Steel is estimated to contribute 8% of global GHG emissions, and hydrogen is receiving increasing attention as a solution. Emirates Steel and GreenIron H2O are examples of ventures decarbonising the supply chain by investing in green hydrogen steel production.
Using green hydrogen to reduce CO2 emissions in steel production is being promoted by Swedish start-ups and a Japanese-Emirati collaboration.
Converting blast furnaces and on-site power plants to green hydrogen tackles two of the largest sources of CO2 emissions in the steel-making process.
Funding for green hydrogen projects is on the rise and may contribute to the Net-Zero Steel Initiative’s (NZSI) interim (2030) and long-term goals.
Swedish start-up GreenIron H2 aims to use a hydrogen-based CO2-reduction process to recycle iron residuals and waste from H2 Green Steel’s operations, which in turn is an early-stage Swedish company focused on producing green steel.

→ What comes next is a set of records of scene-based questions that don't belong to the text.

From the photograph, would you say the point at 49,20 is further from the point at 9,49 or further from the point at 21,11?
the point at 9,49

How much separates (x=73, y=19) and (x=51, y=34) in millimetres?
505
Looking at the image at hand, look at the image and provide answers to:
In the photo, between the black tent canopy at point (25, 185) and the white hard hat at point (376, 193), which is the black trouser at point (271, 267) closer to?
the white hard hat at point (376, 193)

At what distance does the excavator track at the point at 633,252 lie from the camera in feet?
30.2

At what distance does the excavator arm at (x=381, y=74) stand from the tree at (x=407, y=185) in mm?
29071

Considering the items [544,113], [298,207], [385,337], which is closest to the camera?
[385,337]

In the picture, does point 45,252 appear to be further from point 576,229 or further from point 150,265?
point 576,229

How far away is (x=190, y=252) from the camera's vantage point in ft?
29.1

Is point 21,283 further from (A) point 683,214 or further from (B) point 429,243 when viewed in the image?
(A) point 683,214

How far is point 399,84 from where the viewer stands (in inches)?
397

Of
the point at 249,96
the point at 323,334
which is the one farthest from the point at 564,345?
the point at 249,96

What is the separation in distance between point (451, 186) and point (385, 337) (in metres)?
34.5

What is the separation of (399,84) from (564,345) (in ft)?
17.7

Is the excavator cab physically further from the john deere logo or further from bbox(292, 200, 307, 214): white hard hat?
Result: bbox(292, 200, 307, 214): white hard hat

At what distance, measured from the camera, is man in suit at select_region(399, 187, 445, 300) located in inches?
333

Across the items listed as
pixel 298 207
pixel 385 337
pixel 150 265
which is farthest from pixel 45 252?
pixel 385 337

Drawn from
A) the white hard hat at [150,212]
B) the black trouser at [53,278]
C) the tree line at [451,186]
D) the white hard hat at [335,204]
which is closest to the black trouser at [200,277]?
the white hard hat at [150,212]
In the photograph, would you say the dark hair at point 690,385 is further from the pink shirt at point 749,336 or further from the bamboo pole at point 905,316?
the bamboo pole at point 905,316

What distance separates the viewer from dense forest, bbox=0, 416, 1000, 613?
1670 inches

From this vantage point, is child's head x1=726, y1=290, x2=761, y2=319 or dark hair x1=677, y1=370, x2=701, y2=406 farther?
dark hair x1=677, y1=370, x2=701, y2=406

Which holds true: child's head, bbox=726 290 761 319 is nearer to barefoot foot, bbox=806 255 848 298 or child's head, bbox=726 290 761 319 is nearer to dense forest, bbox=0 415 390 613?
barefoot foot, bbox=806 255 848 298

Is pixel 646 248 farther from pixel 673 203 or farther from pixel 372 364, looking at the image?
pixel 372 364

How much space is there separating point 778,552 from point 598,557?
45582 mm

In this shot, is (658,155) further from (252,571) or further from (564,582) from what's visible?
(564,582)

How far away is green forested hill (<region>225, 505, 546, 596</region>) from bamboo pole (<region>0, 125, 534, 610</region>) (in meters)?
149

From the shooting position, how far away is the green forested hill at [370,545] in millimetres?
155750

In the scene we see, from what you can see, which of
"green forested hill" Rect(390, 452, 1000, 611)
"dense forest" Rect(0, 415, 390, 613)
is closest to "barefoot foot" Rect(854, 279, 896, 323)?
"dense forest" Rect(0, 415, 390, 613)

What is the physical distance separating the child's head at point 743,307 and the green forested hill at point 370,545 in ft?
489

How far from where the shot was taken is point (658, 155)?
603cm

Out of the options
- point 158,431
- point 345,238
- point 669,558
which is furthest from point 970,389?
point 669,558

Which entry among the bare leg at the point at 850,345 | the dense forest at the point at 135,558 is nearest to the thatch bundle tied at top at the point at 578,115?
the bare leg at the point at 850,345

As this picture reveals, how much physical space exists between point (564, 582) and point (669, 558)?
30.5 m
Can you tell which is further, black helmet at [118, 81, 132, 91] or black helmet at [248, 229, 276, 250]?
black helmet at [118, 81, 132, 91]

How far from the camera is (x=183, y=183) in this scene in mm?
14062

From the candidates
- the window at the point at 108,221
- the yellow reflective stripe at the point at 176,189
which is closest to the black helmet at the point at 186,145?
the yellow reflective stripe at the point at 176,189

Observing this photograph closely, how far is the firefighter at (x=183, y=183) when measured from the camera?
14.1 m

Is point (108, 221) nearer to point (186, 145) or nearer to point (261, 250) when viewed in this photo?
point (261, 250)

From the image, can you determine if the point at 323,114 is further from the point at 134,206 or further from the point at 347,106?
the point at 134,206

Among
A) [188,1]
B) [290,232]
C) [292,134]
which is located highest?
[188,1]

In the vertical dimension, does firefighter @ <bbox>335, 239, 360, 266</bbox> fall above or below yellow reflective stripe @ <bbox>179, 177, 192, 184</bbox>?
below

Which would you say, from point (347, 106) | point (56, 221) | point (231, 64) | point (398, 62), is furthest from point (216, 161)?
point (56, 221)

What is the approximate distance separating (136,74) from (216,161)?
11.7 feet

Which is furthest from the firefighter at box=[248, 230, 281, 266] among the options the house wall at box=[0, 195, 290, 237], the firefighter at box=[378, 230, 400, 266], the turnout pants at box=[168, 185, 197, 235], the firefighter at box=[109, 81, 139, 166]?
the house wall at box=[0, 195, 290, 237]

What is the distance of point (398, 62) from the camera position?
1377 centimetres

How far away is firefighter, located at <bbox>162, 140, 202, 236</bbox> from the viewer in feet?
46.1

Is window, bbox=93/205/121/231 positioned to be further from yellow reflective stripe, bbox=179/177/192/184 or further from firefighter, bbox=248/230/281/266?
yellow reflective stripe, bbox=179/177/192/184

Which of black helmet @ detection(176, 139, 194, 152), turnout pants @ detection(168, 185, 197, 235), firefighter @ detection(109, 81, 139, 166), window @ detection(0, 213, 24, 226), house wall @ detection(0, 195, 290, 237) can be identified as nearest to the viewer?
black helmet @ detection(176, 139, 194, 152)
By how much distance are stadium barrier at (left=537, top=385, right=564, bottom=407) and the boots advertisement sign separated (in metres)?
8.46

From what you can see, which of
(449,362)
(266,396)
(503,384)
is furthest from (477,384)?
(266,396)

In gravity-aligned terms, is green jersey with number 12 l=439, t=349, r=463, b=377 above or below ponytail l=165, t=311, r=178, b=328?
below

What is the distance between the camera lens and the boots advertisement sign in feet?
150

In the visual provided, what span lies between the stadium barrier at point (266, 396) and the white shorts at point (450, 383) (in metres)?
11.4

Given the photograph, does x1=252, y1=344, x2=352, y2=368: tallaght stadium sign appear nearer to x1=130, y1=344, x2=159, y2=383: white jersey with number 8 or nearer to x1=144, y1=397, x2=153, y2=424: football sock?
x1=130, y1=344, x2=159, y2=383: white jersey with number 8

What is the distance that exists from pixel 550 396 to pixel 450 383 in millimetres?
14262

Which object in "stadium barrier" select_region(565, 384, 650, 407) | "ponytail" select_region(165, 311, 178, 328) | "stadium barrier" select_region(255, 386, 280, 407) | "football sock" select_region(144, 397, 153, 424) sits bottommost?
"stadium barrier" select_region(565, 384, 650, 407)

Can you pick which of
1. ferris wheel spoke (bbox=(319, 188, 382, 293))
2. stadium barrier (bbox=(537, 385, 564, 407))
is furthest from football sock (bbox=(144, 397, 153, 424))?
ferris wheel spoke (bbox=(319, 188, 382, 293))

Emirates Steel Arkan is partnering with ITOCHU Corporation and JFE Steel Corporation of Japan, to build a ferrous raw material production facility in Abu Dhabi as part of a global low carbon emission iron supply chain.
NZSI is part of the Mission Possible Partnership’s (MPP) drive to decarbonise seven of the world’s highest emitting industries over the next decade by leveraging the wherewithal of its core partners to drive agreement and action along the value chain.
Hydrogen’s appeal to decarbonise steel on the rise
The use of hydrogen in steel production can contribute to the decarbonisation of the sector by reducing the use of fossil fuels, and facilitating the use of recycled materials.
Replacing fossil fuels with green hydrogen, even in the most suitable use cases, is probably going to take well into the middle of the century, and substantial investment. Green hydrogen has been touted by proponents as a viable alternative to fossil fuels for use-cases in hard to abate industries like steel where high energy density molecules are needed.
Swedish start-up GreenIron H2 is focused on the sustainable recycling of iron-based waste into pure metal and steel using a hydrogen-based technique. Its partnership with H2 Green Steel seeks to apply waste management and circularity principles to showcase the steel plant of the future.
Emirates Steel believes its carbon footprint is already lower than global peers using coal in their operations and sees the availability of hydrogen at an industrial scale in steel production helping to make its products even more sustainable.
In 2021, 10 countries had developed hydrogen development strategies, with nine more in development. Activity was predominantly in the US, China, South Korea and Europe, with the UK announcing its own hydrogen plans in 2021.
Green hydrogen steel production has many hurdles to overcome
The MPP steel sector decarbonisation scenario assumes hydrogen will play a key role in decarbonising the steel sector, and sees the rise of hydrogen-based steelmaking reducing the cost of zero-carbon hydrogen production, for a wider range of industrial applications.
Steel production using hydrogen also becomes economically viable through the use of carbon capture and storage technologies, but these are still in the early stages of development.
Further, hydrogen prices would need to decline to $0.65/kg to compete with unabated steelmaking, absent any support from carbon pricing, which is not likely to happen by 2050, according to the MPP.
Green hydrogen prices varied between $29.81 and $30.87 in the Netherlands and the UK, respectively, while blue hydrogen (produced from natural gas and using carbon capture) runs $13.18/kg and $9.05/kg in the same two markets, according to Platts.
Replacing coal with green hydrogen would increase the price of steel by a third, based on findings by the European Parliamentary Research Service’s Scientific Foresight Unit. The location of steel mills has been influenced by the easy availability of coal.
Transitioning to green hydrogen will also require cheap renewable electricity to be available locally, or transported easily and cheaply, although the establishment of carbon-emission pricing may initially help offset related costs.